Tuesday, October 24, 2006

Children, listen to me...

Book: Der Struwwelpeter
Author: Dr. Heinrich Hoffman

title or description

Dr. Heinrich Hoffman’s Der Struwwelpeter was one of those deliciously ghastly German children books my father read to me as a child. ‘Twas not pleasant reading then, I much preferred Sleeping Beauty The Princess and the Pea. But I find it morbidly fascinating nowadays. Though it’s overflowing with blood compared to modern children’s lit, it’s not that unique for what used to be written. (Read the original version of Cinderella in Grimms’ Fairly Tales - it’s just as horrifying.) Overall, “gothic” may be an apt word to describe the mood of these stories, even though they’re illustrated in vivid colors. Being home, I pulled the dusty book down from the shelf last night and opened it once again.

Der Struwwelpeter translates into “Shock-Headed Peter” – smelly and nasty Peter, if you will. And he’s only one of the characters who appear in these cautionary tale. The Forward shows the awards that come to good children – those who play nicely, eat their bread, and walk nicely with Mommy get pretty picture books (like the one the author has written). But the following stories all illustrate the tragedy and horror that befall children who do not listen to their elders – children who are naughty, stubborn, and cruel to others.

There are biting dogs, girls burned alive, St. Nicholas dunking boys into inkstands, a hunter hounded by a hare with a shotgun (clearly, an ancestor of Bugs), and a boy who starves to death because he refuses to eat his soup. Wholesome, edifying stuff, to be sure.

But the story I’ve always remembered most was that about a boy who wouldn’t stop sucking his thumbs. Others must’ve found it just as haunting, because I came across a creepy animation of the tale that’s excellent in the most evil of ways. I think the creator is a little unfair to Hoffman, making the tale darker than it truly is and being completely wrong in linking it to the Third Reich, but it’s still pretty amazing. This can give you nightmares and is a good way to get into the Halloween spirit.

If interested, here’s the link to an English translation by Mark Twain, along with the original images. The first page is missing from his translation for some reason, but I’ve linked to it here. I don’t know why Twain left it out. Maybe he thought it was too “goody-goody” compared to the darkness that followed.
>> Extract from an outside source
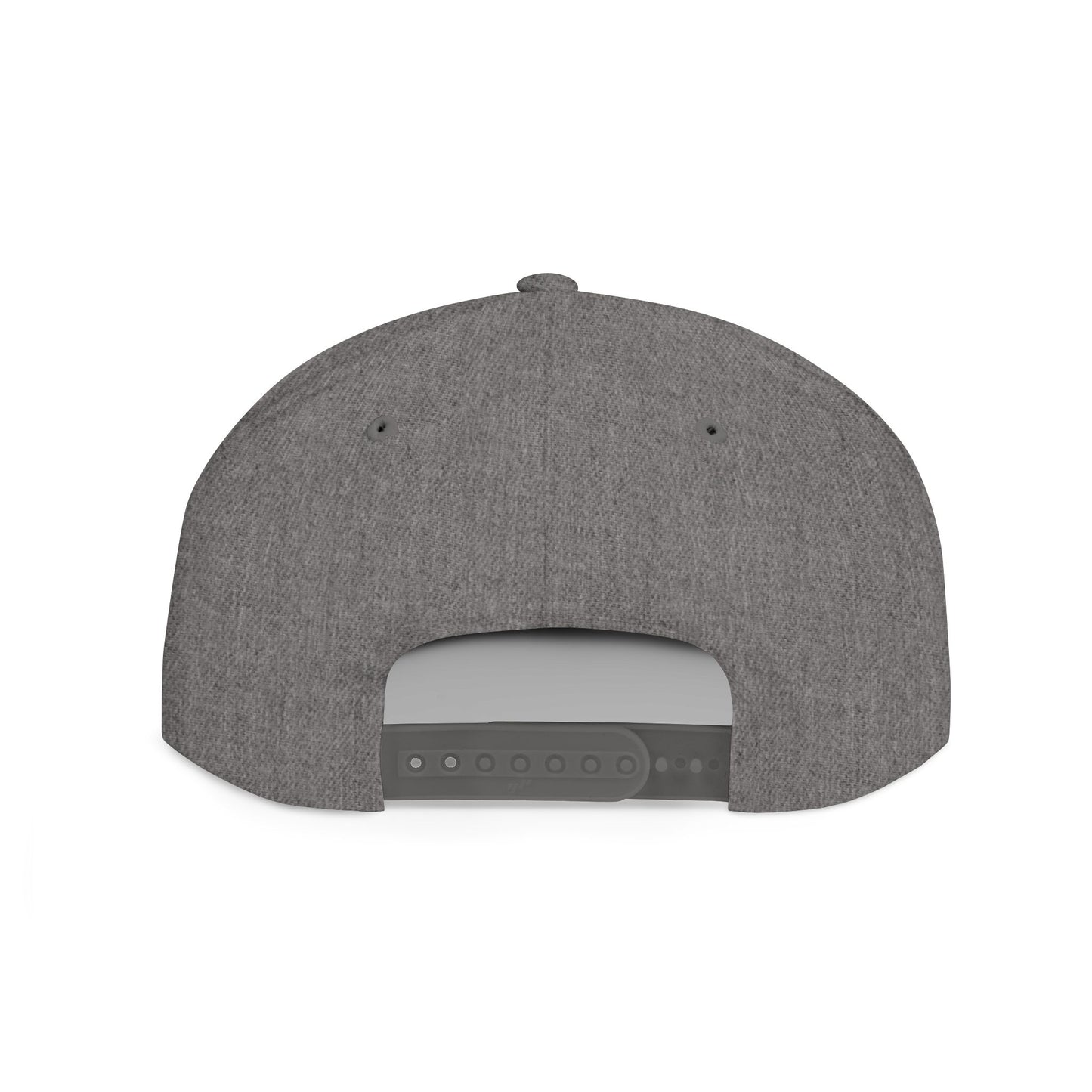 Hoox Fishing Snapback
posted by Elizabeth at 8:52 PM


Blogger reyn said...

That looks like a Monty Python animation of Edward Gorey. Or Jeffrey Dahmer's scrapbooking project. It's a wonder you turned out as normal as you did, Elizabeth!

10/25/2006 7:57 AM  
Blogger Elizabeth said...

Whoever said anything about me turning out normal?

Now, if you'll excuse me, I have to go alphabetize my collection of human ears.

10/25/2006 7:59 PM  
Blogger Kat said...

Elizabeth normal? You must be confused Reyn.

Elizabeth, I've always wondered about you, and now I finally know why you are the way you are... your dad made you read messed up books when you were little and very impressionable.


10/26/2006 7:26 AM  
Blogger reyn said...

ok, ok, fair enough...

I should have said "It's a wonder you haven't already been committed to an asylum for the criminally fucked up."

But for me, that's about as "normal" as it gets. Everything's relative.

(Do you sort the ears by set, or do all of the left ears come before the right ears?)

10/26/2006 7:31 AM  
Blogger Elizabeth said...

Oh no, I only preserve the left ears. They're always of a far superior quality. The right ones I feed to my flesh-eating goldfish, Razor.

10/26/2006 10:19 PM  
Anonymous Anonymous said...

Hi -

Thank you for linking to my animation, I'm happy you liked it. Just out of curiosity, though, why do you think I was being unfair to Hoffman? And why do you think it completely wrong to relate the book to the Third Reich?